Twitter dans la tempête depuis son achat par Elon Musk

  • Twitter suspend le 15 décembre les comptes de plusieurs journalistes couvrant le réseau social et son propriétaire
  • Mi-avril, Twitter estampille les comptes de plusieurs médias publics «média affilié à l'Etat», normalement réservés aux médias de propagande russe ou chinoise

PARIS: Les principaux soubresauts de Twitter, depuis le rachat en octobre du réseau social par le milliardaire Elon Musk, jusqu'au retrait des badges bleus, jadis gage d'authenticité, aux utilisateurs refusant de payer.

«L'oiseau est libre»

Le 27 octobre 2022, Elon Musk annonce l'achat de Twitter pour 44 milliards de dollars, après une saga de plus de six mois. "L'oiseau est libre", tweete-t-il.

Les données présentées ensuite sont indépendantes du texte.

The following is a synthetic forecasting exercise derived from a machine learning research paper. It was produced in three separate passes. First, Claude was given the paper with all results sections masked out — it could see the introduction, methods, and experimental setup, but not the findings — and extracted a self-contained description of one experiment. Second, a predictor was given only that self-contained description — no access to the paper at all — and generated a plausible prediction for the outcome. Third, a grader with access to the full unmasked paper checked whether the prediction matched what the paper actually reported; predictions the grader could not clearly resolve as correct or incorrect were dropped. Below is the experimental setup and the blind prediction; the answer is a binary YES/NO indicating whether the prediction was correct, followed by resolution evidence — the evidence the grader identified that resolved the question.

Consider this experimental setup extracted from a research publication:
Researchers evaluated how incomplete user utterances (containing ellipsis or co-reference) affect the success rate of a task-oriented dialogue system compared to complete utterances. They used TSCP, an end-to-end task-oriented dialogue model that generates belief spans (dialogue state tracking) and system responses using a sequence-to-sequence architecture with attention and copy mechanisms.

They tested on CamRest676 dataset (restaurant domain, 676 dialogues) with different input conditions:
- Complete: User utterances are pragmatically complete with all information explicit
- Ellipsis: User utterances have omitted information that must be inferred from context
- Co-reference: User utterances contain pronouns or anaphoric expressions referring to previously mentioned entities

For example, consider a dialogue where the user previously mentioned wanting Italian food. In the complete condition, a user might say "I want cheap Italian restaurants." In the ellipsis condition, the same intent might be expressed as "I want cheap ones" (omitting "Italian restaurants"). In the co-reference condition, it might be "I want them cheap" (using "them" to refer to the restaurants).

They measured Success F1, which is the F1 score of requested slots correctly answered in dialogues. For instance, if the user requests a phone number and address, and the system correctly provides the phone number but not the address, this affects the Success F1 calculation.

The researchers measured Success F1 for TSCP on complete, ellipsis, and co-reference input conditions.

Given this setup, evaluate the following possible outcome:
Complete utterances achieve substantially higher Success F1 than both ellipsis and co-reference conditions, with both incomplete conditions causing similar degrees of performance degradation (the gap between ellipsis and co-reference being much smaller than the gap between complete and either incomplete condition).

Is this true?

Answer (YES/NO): NO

"Twitter est désormais entre de bonnes mains", salue l'ancien président Donald Trump, banni de Twitter après l'assaut du Capitole début 2021.

Des associations craignent l'amplification de la désinformation et des discours haineux.

Le lendemain, Bruxelles enjoint Twitter de respecter sa nouvelle réglementation sur le numérique.

Elon Musk promet un prochain "conseil de modération des contenus".

Les annonceurs temporisent

General Motors suspend ses achats de publicité, devenant le premier grand annonceur à remettre en cause sa présence sur le réseau, dont 90% des revenus proviennent de la publicité. D'autres suivent.

Huit dollars pour certifier son compte 

Le 1er novembre, Elon Musk lance Twitter Blue, abonnement de huit dollars mensuels pour certifier les comptes et limiter la pub.

Cette authentification était jusque-là gratuite et limitée à certains profils (gouvernements, entreprises, médias, personnalités).

Licenciements 

Le 4, Twitter entame une vague de licenciements: les effectifs passent de 7 500 employés à moins de 2 000.  Musk affirme n'avoir "pas d'autre choix quand l'entreprise perd plus de quatre millions de dollars par jour".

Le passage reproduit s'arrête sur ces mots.